Another benefit of pipelines is reusability across programing languages and easy deployment to production. We can save a pipeline from R as follows:

ml_save(prediction_model, "path/to/prediction_model")

When you call ml_save() on a Pipeline or PipelineModel object, all of the information required to recreate it will be saved to disk. You can then load it in the future to, in the case of a PipelineModel, make predictions or, in the case of a Pipeline, retrain on new data.

Machine learning

Sparklyr 0.7 introduces more than 20 new feature transformation and machine learning functions to include the full set of Spark ML algorithms. We highlight just a couple here.

Bisecting K-means

Bisecting k-means is a variant of k-means that can sometimes be much faster to train. Here we show how to use ml_bisecting_kmeans() with iris data.

library(ggplot2)
model <- ml_bisecting_kmeans(iris_tbl, Species ~ Petal_Length + Petal_Width, k = 3, seed = 123)
predictions <- ml_predict(model, iris_tbl) %>%
  collect() %>%
  mutate(cluster = as.factor(prediction))
ggplot(predictions, aes(
  x = Petal_Length, 
  y = Petal_Width, 
  color = predictions$cluster)
) + 
  geom_point()

Frequent pattern mining

ml_fpgrowth() enables frequent pattern mining at scale using the FP-Growth algorithm. See the Spark ML documentation for more details. Here we briefly showcase the sparklyr API.

# create an item purchase history dataset
items <- data.frame(items = c("1,2,5", "1,2,3,5", "1,2"),
                    stringsAsFactors = FALSE)

# parse into vector column
items_tbl <- copy_to(sc, items) %>%
  mutate(items = split(items, ","))

# fit the model
fp_model <- items_tbl %>%
  ml_fpgrowth(min_support = 0.5, min_confidence = 0.6)
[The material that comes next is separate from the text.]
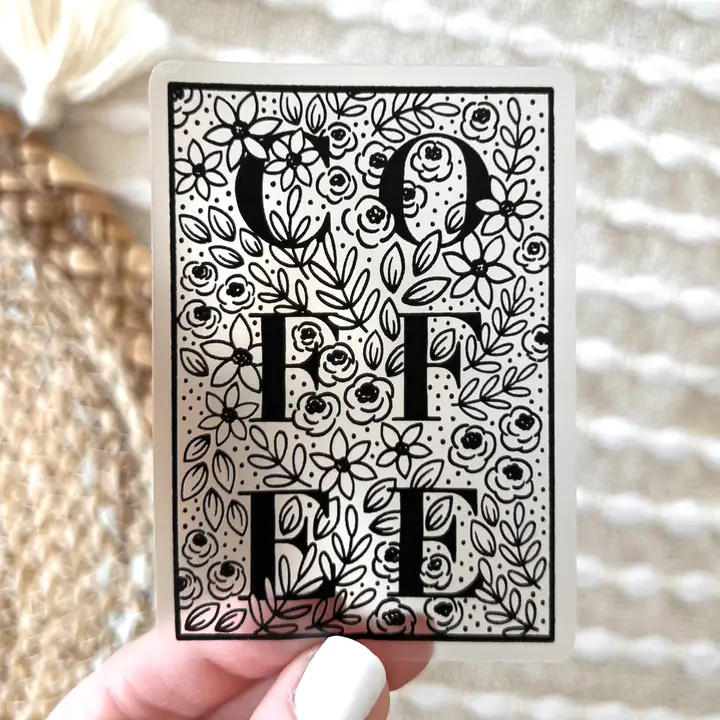 Recyclable Clear Coffee Floral Sticker 3×2 Durable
# use the model to predict related items based on
#  learned association rules
fp_model %>%
  ml_transform(items_tbl) %>%
  collect() %>%
  mutate_all(function(x) sapply(x, paste0, collapse = ","))
## # A tibble: 3 x 2
##   items   prediction
##   <chr>   <chr>     
## 1 1,2,5   ""        
## 2 1,2,3,5 ""        
## 3 1,2     5

Data serialization

Various improvements were made to better support serialization and collection of data frames. Most notably, dates are now supported:

copy_to(sc, nycflights13::flights) %>%
  select(carrier, flight, time_hour)
## # Source:   lazy query [?? x 3]
## # Database: spark_connection
##    carrier flight time_hour          
##    <chr>    <int> <dttm>             
##  1 UA        1545 2013-01-01 05:00:00
##  2 UA        1714 2013-01-01 05:00:00
##  3 AA        1141 2013-01-01 05:00:00
##  4 B6         725 2013-01-01 05:00:00
##  5 DL         461 2013-01-01 06:00:00
##  6 UA        1696 2013-01-01 05:00:00
##  7 B6         507 2013-01-01 06:00:00
##  8 EV        5708 2013-01-01 06:00:00
##  9 B6          79 2013-01-01 06:00:00
## 10 AA         301 2013-01-01 06:00:00
## # ... with more rows

We can’t wait to see what you’ll build with the new features! As always, comments, issue reports, and contributions are welcome on the sparklyr GitHub repo.